--- start Page ---

If there are not enough packs to reach the batch size, then we do nothing.

> Now it would be interesting if we can specify an upper bound
> (e.g. my laptop has 8GB of ram, can I use this incremental
> repacking optimally by telling git to make batches of at most
> 7.5G), the answer seems to follow...

Well, this gets us to the "unsigned long" problem and how it pervades 
the OPT_MAGNITUDE() code and things that use that kind of parameter. 
This means that Windows users can specify a maximum of (1 << 32) - 1. 
This size is intended to be large enough to make a reasonable change in 
the pack organization without rewriting the entire repo (e.g. 1GB). If 
there is another word than "repack" that means "collect objects from a 
subset of pack-files and place them into a new pack-file, doing a small 
amount of redeltification in the process" then I am open to suggestions.

--- end Page ---

#### [Written request 1]
Answer these from the repacking text:
(a) What is done when there are not enough packs to reach the batch size?
(b) What maximum can Windows users specify?
(c) What size is given as an example of one large enough to make a reasonable change in the pack organization?
#### [Written request 2]
Please print a passage from the repacking text word for word: begin at the words "Well, this gets" and stop after "of (1 << 32) - 1.".
The lines that follow the repacking text come from a separate source.

--- start Entries supplied ---

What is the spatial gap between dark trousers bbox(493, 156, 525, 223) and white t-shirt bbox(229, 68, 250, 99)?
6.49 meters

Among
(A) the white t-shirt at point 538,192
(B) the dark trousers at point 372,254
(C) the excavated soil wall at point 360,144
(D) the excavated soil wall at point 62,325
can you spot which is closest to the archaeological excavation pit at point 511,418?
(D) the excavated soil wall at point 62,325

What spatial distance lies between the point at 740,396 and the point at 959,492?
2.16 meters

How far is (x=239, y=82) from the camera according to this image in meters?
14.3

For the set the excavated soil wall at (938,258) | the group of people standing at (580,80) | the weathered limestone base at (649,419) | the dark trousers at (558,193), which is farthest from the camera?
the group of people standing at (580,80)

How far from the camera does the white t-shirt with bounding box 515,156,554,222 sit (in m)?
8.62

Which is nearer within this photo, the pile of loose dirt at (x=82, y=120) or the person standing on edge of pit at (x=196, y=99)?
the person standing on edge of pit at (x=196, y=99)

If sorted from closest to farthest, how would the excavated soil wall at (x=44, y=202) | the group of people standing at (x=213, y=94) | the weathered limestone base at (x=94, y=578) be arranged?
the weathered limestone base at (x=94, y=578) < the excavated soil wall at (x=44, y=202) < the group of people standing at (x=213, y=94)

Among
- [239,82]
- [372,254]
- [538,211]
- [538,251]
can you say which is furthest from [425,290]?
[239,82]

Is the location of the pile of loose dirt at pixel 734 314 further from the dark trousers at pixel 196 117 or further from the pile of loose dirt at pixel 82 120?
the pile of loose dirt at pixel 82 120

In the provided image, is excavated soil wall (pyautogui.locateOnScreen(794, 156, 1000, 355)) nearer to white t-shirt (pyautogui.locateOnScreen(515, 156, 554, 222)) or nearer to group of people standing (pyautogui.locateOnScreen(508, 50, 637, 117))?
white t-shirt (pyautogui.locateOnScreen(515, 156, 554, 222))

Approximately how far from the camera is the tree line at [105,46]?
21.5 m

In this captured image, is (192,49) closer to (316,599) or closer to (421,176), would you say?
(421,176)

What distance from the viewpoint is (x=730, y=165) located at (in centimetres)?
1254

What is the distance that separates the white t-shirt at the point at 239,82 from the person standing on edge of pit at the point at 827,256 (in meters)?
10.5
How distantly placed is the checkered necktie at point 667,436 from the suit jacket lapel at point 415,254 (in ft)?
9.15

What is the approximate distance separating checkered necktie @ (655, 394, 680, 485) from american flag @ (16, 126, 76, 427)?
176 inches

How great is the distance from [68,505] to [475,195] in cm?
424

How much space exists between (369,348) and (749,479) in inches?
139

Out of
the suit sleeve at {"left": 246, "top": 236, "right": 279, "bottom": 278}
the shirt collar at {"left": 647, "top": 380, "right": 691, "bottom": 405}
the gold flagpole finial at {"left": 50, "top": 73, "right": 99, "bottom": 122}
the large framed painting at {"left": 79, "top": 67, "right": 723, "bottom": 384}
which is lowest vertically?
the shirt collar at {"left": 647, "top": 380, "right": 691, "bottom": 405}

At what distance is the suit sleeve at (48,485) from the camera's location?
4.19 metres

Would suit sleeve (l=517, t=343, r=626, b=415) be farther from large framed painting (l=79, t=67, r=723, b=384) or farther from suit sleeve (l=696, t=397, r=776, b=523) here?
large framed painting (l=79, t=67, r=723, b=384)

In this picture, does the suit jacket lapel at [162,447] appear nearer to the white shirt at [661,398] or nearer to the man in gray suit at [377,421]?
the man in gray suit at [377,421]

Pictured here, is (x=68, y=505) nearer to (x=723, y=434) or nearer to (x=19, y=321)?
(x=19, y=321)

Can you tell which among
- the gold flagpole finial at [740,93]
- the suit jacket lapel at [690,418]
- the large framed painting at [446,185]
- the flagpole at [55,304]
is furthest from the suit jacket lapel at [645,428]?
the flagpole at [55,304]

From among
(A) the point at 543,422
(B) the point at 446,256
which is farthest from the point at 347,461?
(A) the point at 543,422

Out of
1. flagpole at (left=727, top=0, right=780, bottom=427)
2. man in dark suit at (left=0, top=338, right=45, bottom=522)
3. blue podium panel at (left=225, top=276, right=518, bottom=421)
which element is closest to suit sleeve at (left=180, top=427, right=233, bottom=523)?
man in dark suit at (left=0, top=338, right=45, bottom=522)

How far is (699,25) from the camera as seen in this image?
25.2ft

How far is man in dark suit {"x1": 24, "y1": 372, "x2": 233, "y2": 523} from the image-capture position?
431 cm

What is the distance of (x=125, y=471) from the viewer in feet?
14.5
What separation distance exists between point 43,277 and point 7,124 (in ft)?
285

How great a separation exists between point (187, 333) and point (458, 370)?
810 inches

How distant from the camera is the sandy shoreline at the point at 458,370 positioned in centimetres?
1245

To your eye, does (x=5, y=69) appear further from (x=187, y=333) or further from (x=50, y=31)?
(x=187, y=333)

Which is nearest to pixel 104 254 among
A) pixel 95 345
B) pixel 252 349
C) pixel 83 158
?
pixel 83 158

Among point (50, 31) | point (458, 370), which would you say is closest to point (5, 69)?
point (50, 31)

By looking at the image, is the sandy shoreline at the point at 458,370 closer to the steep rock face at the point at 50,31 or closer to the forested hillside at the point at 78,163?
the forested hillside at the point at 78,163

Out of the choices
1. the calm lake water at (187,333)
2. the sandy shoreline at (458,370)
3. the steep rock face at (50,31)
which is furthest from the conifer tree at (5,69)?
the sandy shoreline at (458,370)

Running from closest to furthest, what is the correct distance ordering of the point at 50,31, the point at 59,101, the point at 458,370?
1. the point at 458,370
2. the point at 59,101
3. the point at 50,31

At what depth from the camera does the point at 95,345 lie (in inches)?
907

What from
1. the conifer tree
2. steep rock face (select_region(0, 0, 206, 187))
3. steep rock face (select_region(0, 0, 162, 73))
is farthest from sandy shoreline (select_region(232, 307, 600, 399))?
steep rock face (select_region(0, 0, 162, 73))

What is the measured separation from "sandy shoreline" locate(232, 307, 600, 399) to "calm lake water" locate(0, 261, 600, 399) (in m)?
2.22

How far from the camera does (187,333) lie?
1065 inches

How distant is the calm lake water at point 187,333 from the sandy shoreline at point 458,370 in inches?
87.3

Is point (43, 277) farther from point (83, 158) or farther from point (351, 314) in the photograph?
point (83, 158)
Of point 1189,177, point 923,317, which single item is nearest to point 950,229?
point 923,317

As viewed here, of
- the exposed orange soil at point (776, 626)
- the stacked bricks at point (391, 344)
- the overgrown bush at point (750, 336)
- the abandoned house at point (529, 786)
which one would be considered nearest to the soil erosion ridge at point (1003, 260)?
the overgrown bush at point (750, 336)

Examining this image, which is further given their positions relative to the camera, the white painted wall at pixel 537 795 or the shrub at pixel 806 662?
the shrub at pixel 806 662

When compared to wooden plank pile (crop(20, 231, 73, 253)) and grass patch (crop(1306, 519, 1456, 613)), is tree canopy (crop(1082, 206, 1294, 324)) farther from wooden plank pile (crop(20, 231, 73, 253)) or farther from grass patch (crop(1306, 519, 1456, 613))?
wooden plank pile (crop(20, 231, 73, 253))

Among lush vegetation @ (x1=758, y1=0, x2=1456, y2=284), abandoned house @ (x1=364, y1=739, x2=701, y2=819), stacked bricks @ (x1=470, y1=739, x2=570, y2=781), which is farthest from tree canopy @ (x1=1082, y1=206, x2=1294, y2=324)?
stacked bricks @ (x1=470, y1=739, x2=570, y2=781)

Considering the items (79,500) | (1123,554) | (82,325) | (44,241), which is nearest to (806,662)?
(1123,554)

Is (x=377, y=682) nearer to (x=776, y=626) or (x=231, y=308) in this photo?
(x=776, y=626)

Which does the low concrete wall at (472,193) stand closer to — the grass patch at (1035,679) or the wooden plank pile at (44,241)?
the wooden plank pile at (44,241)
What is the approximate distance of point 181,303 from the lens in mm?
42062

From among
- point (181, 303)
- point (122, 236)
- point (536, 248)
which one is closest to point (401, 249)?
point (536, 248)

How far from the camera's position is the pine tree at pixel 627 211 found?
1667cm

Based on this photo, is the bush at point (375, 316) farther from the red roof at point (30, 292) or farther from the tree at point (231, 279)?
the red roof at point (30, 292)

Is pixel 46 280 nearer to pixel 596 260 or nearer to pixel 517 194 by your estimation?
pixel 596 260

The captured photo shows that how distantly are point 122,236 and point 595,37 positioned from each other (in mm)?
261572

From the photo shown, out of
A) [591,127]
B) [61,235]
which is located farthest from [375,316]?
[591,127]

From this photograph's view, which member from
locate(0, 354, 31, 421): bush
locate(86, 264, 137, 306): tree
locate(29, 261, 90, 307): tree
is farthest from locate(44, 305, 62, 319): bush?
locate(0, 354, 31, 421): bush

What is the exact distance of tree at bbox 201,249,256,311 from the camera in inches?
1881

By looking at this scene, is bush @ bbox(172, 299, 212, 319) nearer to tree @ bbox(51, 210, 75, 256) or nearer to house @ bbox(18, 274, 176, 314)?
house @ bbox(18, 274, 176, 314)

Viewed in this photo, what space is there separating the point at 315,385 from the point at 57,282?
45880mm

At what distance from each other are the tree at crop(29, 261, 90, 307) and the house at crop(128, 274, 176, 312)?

--- end Entries supplied ---

#### [Problem solution 1]
(a) Nothing.
(b) (1 << 32) - 1.
(c) 1GB.

#### [Problem solution 2]
Well, this gets us to the "unsigned long" problem and how it pervades 
the OPT_MAGNITUDE() code and things that use that kind of parameter. 
This means that Windows users can specify a maximum of (1 << 32) - 1.